----- Provided entries -----

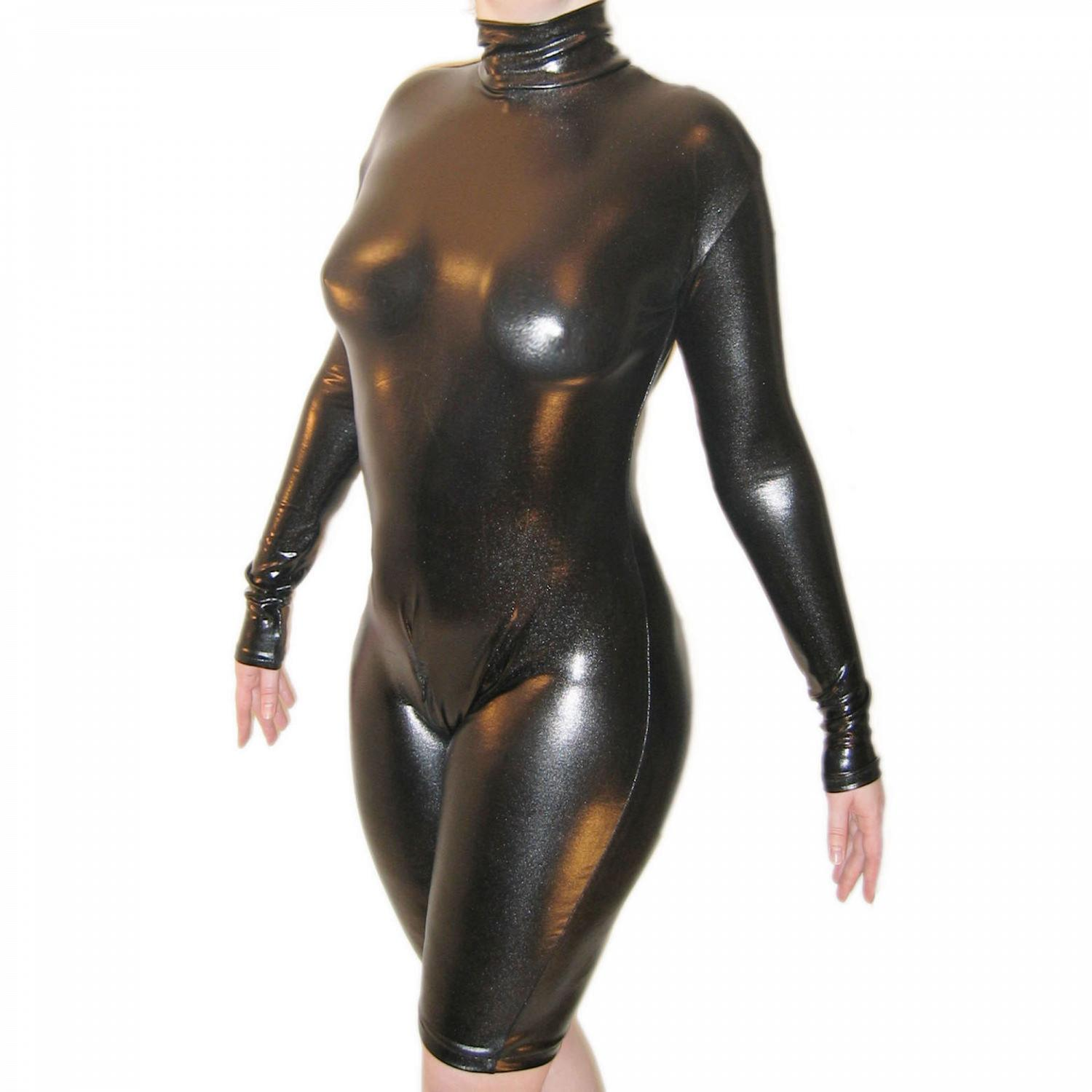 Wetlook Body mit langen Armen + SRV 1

-----
----- Provided entries -----

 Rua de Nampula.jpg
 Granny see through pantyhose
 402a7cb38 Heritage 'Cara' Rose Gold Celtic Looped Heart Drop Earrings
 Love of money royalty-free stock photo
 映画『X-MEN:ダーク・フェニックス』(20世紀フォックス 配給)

-----

> **Exercise instructions**
Please give back exactly the lines of the listing above that run from the one containing "Granny see through pantyhose" through the one containing "映画『X-MEN:ダーク・フェニックス』(20世紀フォックス 配給)", and only those.

> **Response**
 Granny see through pantyhose
 402a7cb38 Heritage 'Cara' Rose Gold Celtic Looped Heart Drop Earrings
 Love of money royalty-free stock photo
 映画『X-MEN:ダーク・フェニックス』(20世紀フォックス 配給)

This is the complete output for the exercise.